Many other lawsuits had been filed in federal courts arising from disputes involving the collapse of Lincoln Savings and Loan Association. The Judicial Panel for Multi-District Litigation had previously directed that all these cases be transferred to the United States District Court for the District of Arizona in Phoenix for coordinated pre-trial proceedings, pursuant to the multi-district litigation statute, 28 U.S.C. § 1407. While the case was pending in Phoenix, Milberg Weiss moved that the case be transferred to Phoenix for purposes of the trial itself. Lexecon objected, arguing that the statute allowed for only pre-trial proceedings, not the actual trial, to be held in the "transferee" district and that it was entitled to have the trial in its chosen forum of Chicago.

The district judge in Phoenix, John Roll,
granted Milberg Weiss's motion to transfer the case to himself, relying on a series of decisions from courts around the country that had approved of such "self-transfers" by judges hearing multi-district actions. The case went to trial before a jury in Phoenix, which decided in Milberg Weiss's favor.

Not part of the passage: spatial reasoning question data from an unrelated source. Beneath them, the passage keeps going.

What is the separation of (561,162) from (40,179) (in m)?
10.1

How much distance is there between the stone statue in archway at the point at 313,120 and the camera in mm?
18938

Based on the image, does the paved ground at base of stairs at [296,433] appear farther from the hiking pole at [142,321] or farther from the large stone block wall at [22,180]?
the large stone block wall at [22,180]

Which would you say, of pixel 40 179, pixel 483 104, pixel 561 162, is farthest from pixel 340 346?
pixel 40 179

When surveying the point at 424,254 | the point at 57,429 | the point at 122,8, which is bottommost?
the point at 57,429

On appeal to the United States Court of Appeals for the Ninth Circuit, Lexecon challenged, among other things, the propriety of the District Court's transfer order. The Court of Appeals rejected the appeal and Lexecon then sought review by the Supreme Court. While Lexecon's petition for certiorari was pending, law professor Charles Alan Wright, a leading authority on federal civil practice and procedure, filed an unusual amicus curiae brief on his own behalf, supporting Lexecon's position and opining that the multi-district litigation statute had been misinterpreted to authorize "self-transfers" for more than twenty years. The Supreme Court agreed to hear the case.

==Opinion of the Court==
In an opinion authored by Associate Justice David H. Souter, the Supreme Court reversed the Ninth Circuit and held that under the multi-district litigation statute, the transfer of an action for coordinated multidistrict pretrial proceedings did not authorize the transferree judge to transfer the case to himself or herself for the actual trial. Rather, the statute requires that when all pretrial proceedings are completed, the action must be sent back ("remanded") for trial in the district where it was originally filed. Therefore, the jury trial of Lexecon's claims against Milberg Weiss should have taken place in Chicago rather than Phoenix, and the verdict rendered in Phoenix was invalid.

The Court also rejected Milberg Weiss's argument that even if the jury trial had taken place in the wrong venue, this was a harmless error that should not result in reversal. The Court concluded that trying a case in the wrong district, over a party's express objection, was not harmless.

Justice Souter's opinion spoke for a unanimous Court, except that Justice Antonin Scalia did not join in a portion of the opinion that addressed the legislative history of Section 1407.

==Aftermath==
After the Supreme Court remanded the Lexecon case, it was transferred back to the Northern District of Illinois for trial. The case was retried before a jury in Chicago, which decided in favor of plaintiffs Lexecon and Fischel and awarded them $45 million in compensatory damages. The case then settled for a total of $50 million before the jury could decide whether to also award punitive damages.